Categorising articles using their embeddings


Last updated on

As our relationship with information and tools to access it continue to evolve I wanted to spend a bit of time learning about embeddings.

And I found a perfect scenario to build and test it out:

Once I started adding articles to this site, I wanted to start classifying them, and, of course, I didn’t want to manually come up with tags and categories, I wanted the content of the articles to dictate the section names and structure. I may be writing another book review or sharing some coding examples, so I wanted articles to appear in relevant sections without having to manually define them.

TLDR: This is the first post, there is still a long way to go, but here is what I managed to achieve so far:

  • Create embeddings for current articles.
  • Visualise embeddings in 2 dimensions.
  • Extract tags and categories from each article and create a taxonomy file that covers all articles

For this post I’m using AWS Bedrock models and direct LLM calls using ‘boto3’ client in Python. The full step-by-step notebook is available in the repo.

The first question I wanted to answer is:

What do my articles look like?

Or more specifically, can I visualise and cluster my articles based purely on embeddings?

I did a quick search and found a useful blog post from Thomas Rogers at AWS.

It confirmed my approach so I was curious to see my articles embedded and clustered, I was sure it had two obvious clusters: “book reviews”, and maybe something to do with “data analytics”.

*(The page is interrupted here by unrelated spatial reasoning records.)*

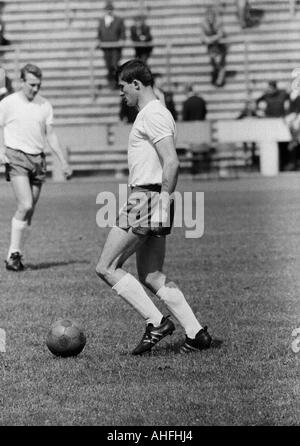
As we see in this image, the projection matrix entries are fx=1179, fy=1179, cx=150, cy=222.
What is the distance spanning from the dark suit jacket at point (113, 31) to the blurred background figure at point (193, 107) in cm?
246

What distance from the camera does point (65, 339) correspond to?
8023 mm

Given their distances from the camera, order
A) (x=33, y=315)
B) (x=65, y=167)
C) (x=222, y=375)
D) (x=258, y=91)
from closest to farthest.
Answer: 1. (x=222, y=375)
2. (x=33, y=315)
3. (x=65, y=167)
4. (x=258, y=91)

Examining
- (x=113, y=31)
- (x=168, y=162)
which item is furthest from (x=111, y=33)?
(x=168, y=162)

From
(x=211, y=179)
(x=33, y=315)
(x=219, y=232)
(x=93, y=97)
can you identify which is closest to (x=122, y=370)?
(x=33, y=315)

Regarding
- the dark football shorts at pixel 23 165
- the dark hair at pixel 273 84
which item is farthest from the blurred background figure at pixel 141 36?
the dark football shorts at pixel 23 165

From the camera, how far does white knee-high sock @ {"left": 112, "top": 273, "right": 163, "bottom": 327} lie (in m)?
8.11

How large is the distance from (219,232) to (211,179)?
42.3 ft

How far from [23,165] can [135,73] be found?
5.46 meters

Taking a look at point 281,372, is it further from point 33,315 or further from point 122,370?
point 33,315

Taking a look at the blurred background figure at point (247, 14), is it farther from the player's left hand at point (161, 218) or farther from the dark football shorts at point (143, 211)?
the player's left hand at point (161, 218)

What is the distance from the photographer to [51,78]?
32750mm

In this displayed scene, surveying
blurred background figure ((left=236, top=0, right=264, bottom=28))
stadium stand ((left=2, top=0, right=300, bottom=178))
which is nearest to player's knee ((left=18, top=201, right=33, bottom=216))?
stadium stand ((left=2, top=0, right=300, bottom=178))

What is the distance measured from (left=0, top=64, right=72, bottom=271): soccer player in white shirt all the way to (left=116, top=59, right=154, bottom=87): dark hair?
17.1 feet

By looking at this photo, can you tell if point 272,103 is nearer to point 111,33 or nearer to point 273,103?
point 273,103
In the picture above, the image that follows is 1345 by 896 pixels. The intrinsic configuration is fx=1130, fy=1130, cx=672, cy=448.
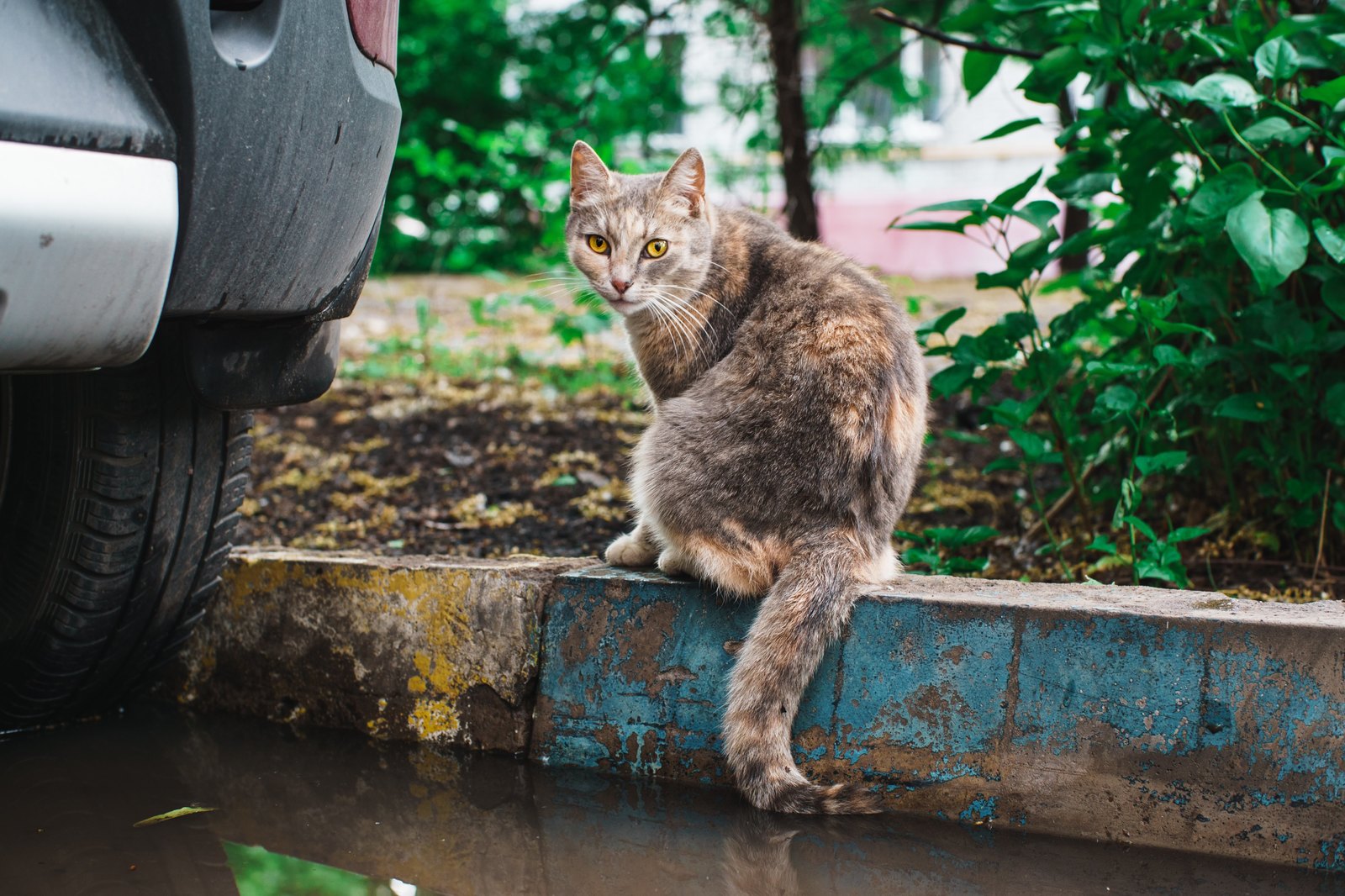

I loaded my articles from the local directory:

Loading articles from local directories...
✓ Loaded 4 articles

Article types: {'blog': 4}
Date range: 14 Sep 2024 00:00:000 to 2025-06-20 14:00
Average content length: 2206 characters

Generated the embeddings using amazon.titan-embed-text-v2:0 and saved locally to a pickle file for later:

Generating embeddings with caching...
✓ Loaded cache with 9 embeddings
  1/4: Using cached embedding for 'Analysis of property in Zaporizhzhia declared "own...'
  2/4: Using cached embedding for 'Book Review - The Men Who Killed the News...'
  3/4: Using cached embedding for 'Book Review - The Coming Wave...'
  4/4: Using cached embedding for 'Book Review - Nexus...'
✓ Saved cache with 9 embeddings
✓ Generated embeddings shape: (4, 1024)

And ran the HDBSCAN to detect some clusters:

Clustering 4 articles...
✓ Found 0 clusters
  Noise points (unclustered): 4

🤔 Hmm, not even 1? Not even book reviews?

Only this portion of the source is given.